ALMS Eyes Natural Gas As Alternative Fuel

The Prototype Challenge cars of the American Le Mans Series could become powered by natural gas as soon as the 2013 racing season. (ALMS photo)
The Prototype Challenge cars of the American Le Mans Series could become powered by natural gas as soon as the 2013 racing season. (ALMS photo)

BRASELTON, Ga. — The International Motor Sports Ass’n, sanctioning body for the American Le Mans Series presented by Tequila Patrón, has entered into an agreement with Jackson, Mich.-based Patrick Racing to research and develop natural gas as an alternative fuel for cars competing in its Prototype Challenge division.

Embracing natural gas as a safe and abundant fuel, IMSA/ALMS and Patrick Racing will identify development and testing opportunities for the source to power the Series’ PC cars, beginning as early as the 2013 season.

“We are the only racing series recognized to comply with the Green Racing protocols developed by the U.S. Department of Energy, the U.S. Environmental Protection Agency and SAE International,” said IMSA and ALMS Chief Operating Officer Scot Elkins. “These organizations see Green Racing as a way to foster technology developments for tomorrow’s consumer production vehicles, enhance national energy security, and reduce carbon emissions. We view the addition of natural gas to the Series as a means of continuing our mission to be on the front line of automotive technology advancement, while providing unequalled entertainment for our fans.”

ALMS’ Prototype Challenge class features the ORECA FLM09, a race car with a minimum weight of 1,985 pounds and powered by a 430-horsepower Chevrolet LS3 engine.
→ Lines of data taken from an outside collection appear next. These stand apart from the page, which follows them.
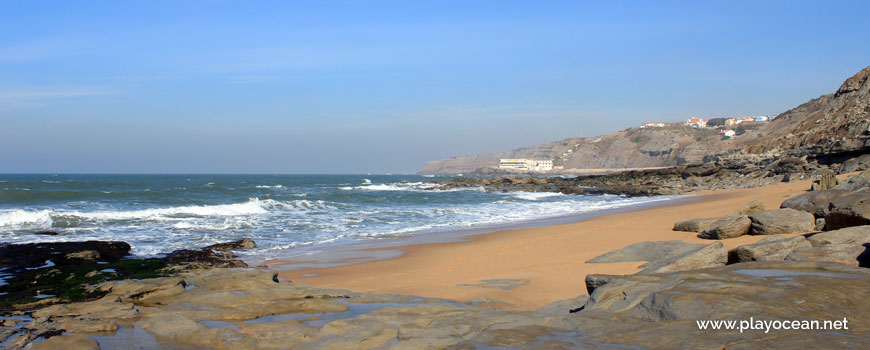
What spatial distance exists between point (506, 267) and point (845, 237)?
470 cm

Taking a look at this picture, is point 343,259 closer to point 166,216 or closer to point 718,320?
point 718,320

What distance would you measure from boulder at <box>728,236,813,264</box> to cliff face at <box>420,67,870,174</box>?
26.8 metres

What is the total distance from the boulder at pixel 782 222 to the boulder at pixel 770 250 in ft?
11.1

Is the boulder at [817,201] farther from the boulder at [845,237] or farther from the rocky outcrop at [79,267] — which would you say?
the rocky outcrop at [79,267]

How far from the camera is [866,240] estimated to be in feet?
19.2

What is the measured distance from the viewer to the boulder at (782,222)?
887cm

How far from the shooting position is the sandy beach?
7.04 metres

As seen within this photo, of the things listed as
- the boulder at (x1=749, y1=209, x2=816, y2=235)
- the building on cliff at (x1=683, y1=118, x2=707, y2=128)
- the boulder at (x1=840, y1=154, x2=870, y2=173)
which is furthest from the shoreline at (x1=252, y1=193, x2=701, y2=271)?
the building on cliff at (x1=683, y1=118, x2=707, y2=128)

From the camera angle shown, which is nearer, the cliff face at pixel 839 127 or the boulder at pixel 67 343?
the boulder at pixel 67 343

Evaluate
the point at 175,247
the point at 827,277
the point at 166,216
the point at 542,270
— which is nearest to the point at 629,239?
the point at 542,270

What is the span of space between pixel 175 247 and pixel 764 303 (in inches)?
484

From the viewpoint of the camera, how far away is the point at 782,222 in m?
8.98

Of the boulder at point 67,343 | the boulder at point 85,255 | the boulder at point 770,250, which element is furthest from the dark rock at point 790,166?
the boulder at point 67,343

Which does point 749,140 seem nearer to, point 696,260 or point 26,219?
point 696,260
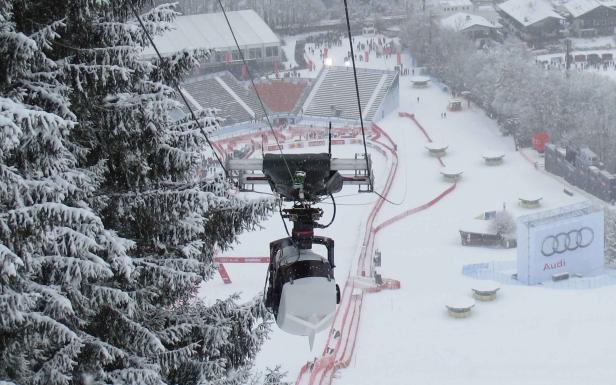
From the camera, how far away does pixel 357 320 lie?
72.8ft

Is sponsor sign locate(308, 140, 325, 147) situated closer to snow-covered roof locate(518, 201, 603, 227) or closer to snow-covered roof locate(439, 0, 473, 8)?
snow-covered roof locate(518, 201, 603, 227)

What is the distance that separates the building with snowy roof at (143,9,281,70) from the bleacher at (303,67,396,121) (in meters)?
6.07

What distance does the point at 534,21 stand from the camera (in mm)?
59625

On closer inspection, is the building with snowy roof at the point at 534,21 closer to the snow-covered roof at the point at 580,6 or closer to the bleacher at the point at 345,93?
the snow-covered roof at the point at 580,6

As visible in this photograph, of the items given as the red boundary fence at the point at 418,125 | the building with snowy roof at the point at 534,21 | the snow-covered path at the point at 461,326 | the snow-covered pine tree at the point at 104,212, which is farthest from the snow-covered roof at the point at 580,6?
the snow-covered pine tree at the point at 104,212

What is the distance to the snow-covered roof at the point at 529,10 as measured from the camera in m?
60.1

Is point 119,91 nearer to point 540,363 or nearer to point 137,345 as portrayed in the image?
point 137,345

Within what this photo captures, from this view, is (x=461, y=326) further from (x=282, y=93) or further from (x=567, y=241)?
(x=282, y=93)

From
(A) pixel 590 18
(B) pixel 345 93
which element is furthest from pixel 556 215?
(A) pixel 590 18

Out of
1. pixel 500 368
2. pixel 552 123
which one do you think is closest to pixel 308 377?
pixel 500 368

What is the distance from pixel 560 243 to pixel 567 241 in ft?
0.79

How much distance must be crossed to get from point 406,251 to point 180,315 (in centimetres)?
2241

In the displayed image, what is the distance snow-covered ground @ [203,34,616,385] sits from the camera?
1962 cm

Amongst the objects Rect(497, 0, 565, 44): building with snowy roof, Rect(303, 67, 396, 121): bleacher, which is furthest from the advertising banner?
Rect(497, 0, 565, 44): building with snowy roof
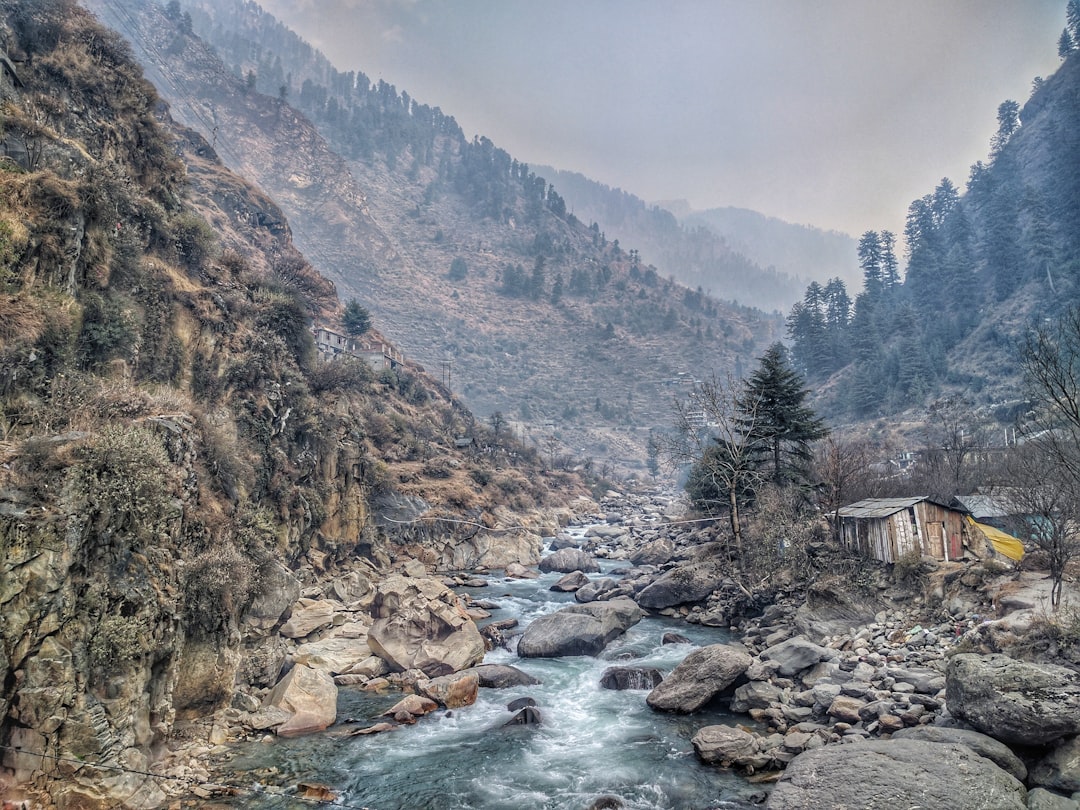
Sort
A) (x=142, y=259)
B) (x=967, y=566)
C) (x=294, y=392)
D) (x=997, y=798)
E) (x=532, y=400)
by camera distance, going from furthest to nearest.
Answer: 1. (x=532, y=400)
2. (x=294, y=392)
3. (x=142, y=259)
4. (x=967, y=566)
5. (x=997, y=798)

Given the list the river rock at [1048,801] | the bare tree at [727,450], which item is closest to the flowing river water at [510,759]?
the river rock at [1048,801]

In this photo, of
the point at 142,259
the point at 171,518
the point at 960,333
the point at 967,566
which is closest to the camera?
the point at 171,518

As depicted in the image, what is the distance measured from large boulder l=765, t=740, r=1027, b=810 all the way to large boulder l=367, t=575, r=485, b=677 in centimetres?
1073

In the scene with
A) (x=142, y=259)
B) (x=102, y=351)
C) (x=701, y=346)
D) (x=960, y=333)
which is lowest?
(x=102, y=351)

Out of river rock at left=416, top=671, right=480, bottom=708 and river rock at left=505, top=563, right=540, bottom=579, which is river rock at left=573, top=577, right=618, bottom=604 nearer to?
river rock at left=505, top=563, right=540, bottom=579

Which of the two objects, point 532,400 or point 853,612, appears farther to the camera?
point 532,400

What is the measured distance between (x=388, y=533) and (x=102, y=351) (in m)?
18.1

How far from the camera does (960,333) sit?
70.3 meters

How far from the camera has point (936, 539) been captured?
68.1 ft

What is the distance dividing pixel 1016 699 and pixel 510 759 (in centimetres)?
1009

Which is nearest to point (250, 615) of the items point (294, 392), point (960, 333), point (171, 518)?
point (171, 518)

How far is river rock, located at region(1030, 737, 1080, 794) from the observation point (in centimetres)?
915

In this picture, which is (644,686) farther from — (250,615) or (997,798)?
(250,615)

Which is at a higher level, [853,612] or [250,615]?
[250,615]
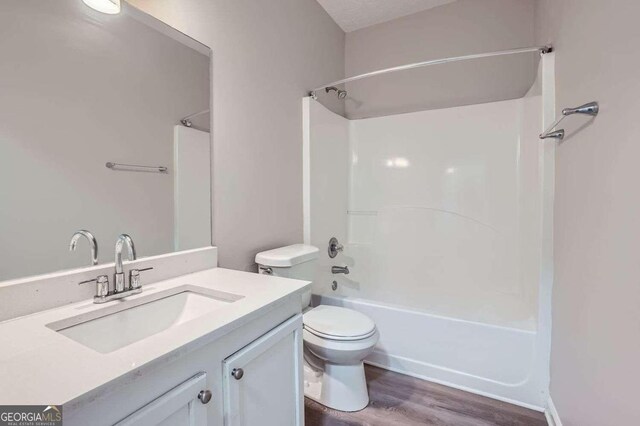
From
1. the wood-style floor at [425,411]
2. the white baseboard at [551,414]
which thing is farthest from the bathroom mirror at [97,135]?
the white baseboard at [551,414]

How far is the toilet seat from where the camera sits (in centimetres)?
151

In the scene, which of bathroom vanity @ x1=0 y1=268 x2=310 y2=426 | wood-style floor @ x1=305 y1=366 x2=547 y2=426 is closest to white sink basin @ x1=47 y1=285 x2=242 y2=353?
bathroom vanity @ x1=0 y1=268 x2=310 y2=426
The FLM09 features a full carbon fiber chassis, carbon brakes and an Xtrac sequential gearbox with paddle shifting.

Patrick Racing was founded by oil and natural gas exploration and racing pioneer U.E. “Pat” Patrick. He developed the concept that natural gas – an extremely abundant American energy source that is clean, safe and economical – would be an ideal fuel for racing engines. The company has also built and tested a natural gas-powered, turbo-charged, four-cylinder engine.

“We are excited to become a part of the world’s premier sports car racing series and eager to help spread this technology to a vibrant, visible and growing element of the racing world,” said Patrick, whose teams have won three Indianapolis 500s.

“Natural gas is destined to become a major player in the transportation industry for everyday passenger vehicles, and not just fleet operations,” he added. “It is abundant, domestic, affordable and ecologically responsible. For more than a century, racing has been at the tip of the spear in developing new technology for the transportation industry. This is in line with and in the spirit of that history.”

Heading the natural gas technical development for ALMS’ Prototype Challenge cars will be Indianapolis 500 Hall of Fame and Motorsports Hall of Fame inductee Jim McGee.